**Exercise details**
Reproduce, without any change, the lines of the records from the one containing "How far is the camera from (x=106, y=181)?" through the end of the records.
[Begin Extracted material]
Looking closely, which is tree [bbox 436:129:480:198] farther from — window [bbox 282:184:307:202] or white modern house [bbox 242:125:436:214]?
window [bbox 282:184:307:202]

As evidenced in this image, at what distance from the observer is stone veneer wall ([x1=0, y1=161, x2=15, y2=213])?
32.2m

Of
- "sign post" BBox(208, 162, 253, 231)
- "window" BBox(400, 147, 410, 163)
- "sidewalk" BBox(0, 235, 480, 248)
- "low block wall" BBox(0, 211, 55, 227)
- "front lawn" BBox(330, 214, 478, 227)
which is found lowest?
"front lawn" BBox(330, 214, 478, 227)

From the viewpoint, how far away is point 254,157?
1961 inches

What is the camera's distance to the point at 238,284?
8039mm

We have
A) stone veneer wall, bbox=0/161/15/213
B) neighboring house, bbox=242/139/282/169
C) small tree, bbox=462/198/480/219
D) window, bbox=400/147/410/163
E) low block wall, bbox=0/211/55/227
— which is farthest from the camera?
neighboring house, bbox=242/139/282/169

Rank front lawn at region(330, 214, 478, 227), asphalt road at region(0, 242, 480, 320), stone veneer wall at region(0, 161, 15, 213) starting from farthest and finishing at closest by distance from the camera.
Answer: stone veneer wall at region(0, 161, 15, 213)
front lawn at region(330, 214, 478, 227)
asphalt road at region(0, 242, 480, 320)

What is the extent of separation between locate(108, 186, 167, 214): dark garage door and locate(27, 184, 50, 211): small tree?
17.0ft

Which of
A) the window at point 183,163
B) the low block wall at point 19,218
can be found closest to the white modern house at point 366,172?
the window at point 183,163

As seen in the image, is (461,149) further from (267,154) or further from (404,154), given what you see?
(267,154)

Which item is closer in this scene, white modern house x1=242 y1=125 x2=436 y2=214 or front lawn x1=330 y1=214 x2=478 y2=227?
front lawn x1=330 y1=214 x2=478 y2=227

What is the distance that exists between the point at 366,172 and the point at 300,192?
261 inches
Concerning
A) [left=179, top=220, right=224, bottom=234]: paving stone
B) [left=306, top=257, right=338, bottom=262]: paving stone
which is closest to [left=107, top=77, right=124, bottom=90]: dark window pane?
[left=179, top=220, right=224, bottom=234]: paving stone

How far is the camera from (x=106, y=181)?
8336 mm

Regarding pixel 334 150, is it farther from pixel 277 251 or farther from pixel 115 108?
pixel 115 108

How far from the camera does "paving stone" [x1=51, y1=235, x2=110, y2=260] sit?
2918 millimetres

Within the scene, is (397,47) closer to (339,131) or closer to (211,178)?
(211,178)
[End Extracted material]
**Result of the exercise**
How far is the camera from (x=106, y=181)?
8336 mm

Regarding pixel 334 150, is it farther from pixel 277 251 or farther from pixel 115 108?
pixel 115 108

How far from the camera does "paving stone" [x1=51, y1=235, x2=110, y2=260] sit?
2918 millimetres

Within the scene, is (397,47) closer to (339,131) or closer to (211,178)?
(211,178)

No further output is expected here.